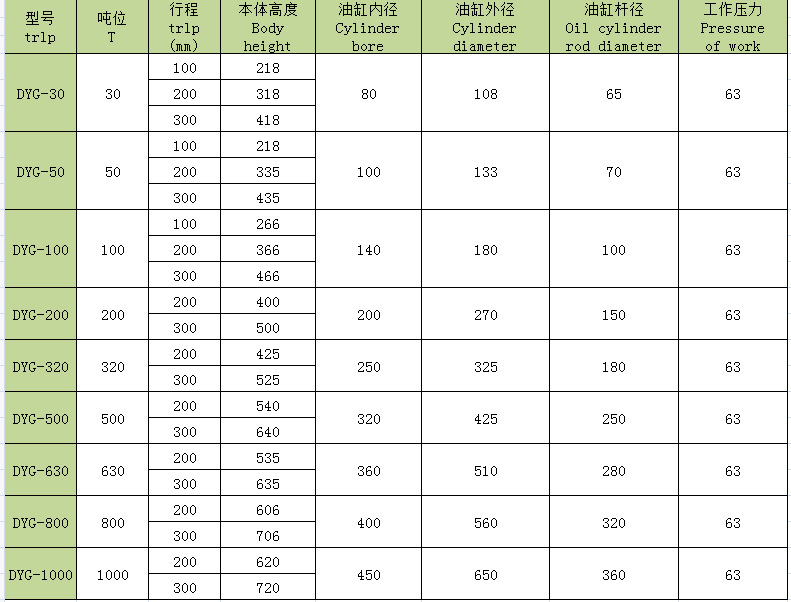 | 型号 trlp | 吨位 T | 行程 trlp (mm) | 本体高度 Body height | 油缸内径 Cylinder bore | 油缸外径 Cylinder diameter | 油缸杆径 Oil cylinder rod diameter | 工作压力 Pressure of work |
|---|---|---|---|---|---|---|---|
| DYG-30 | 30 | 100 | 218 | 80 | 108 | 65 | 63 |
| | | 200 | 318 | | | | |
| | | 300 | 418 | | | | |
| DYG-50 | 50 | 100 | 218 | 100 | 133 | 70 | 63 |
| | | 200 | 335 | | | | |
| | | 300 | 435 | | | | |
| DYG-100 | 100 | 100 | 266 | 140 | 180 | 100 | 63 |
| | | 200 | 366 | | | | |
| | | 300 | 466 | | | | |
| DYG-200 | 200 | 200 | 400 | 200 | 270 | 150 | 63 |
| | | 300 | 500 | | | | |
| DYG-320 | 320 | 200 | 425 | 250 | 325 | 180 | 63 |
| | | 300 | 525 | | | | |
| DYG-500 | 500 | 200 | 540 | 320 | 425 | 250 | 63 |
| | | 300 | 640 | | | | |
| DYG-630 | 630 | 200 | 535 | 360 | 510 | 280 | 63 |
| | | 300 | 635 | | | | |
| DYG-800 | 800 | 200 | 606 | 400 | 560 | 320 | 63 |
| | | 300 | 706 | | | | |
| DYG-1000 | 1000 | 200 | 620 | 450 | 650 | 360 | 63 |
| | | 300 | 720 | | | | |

--------------------------------

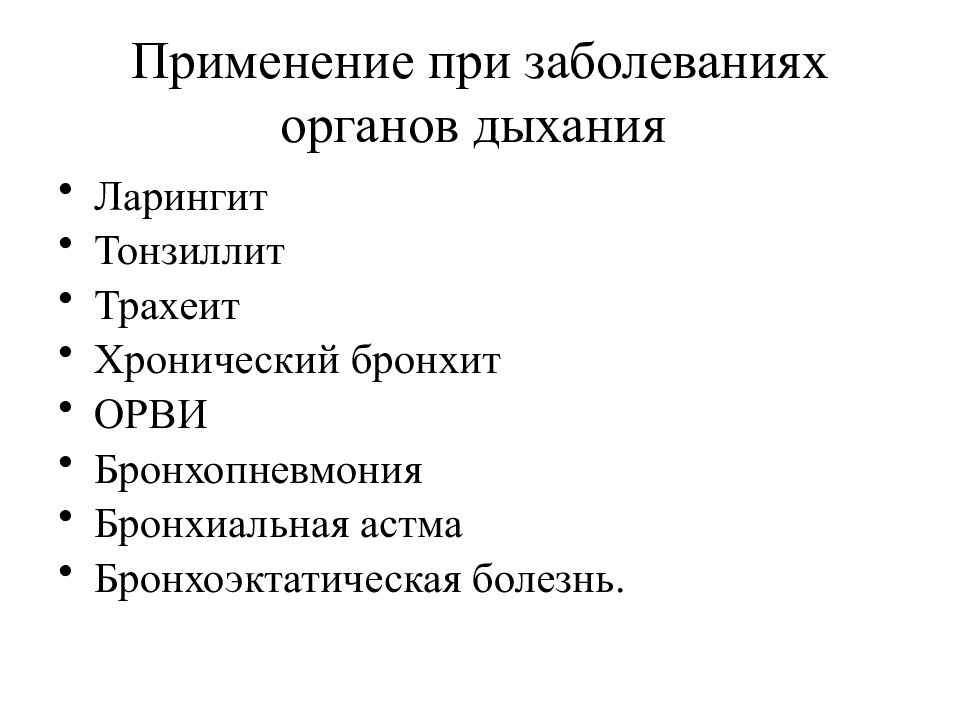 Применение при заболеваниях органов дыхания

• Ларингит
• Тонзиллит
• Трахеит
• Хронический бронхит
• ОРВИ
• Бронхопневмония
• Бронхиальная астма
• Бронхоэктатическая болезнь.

--------------------------------

• TASK GOAL
Retype exactly the lines of the data above that fall between the line with "300 | 640 | | | | |" and the line with "300 | 720 | | | | |", inclusive, and add nothing.

• SOLUTION FOR THIS EXERCISE
| | | 300 | 640 | | | | |
| DYG-630 | 630 | 200 | 535 | 360 | 510 | 280 | 63 |
| | | 300 | 635 | | | | |
| DYG-800 | 800 | 200 | 606 | 400 | 560 | 320 | 63 |
| | | 300 | 706 | | | | |
| DYG-1000 | 1000 | 200 | 620 | 450 | 650 | 360 | 63 |
| | | 300 | 720 | | | | |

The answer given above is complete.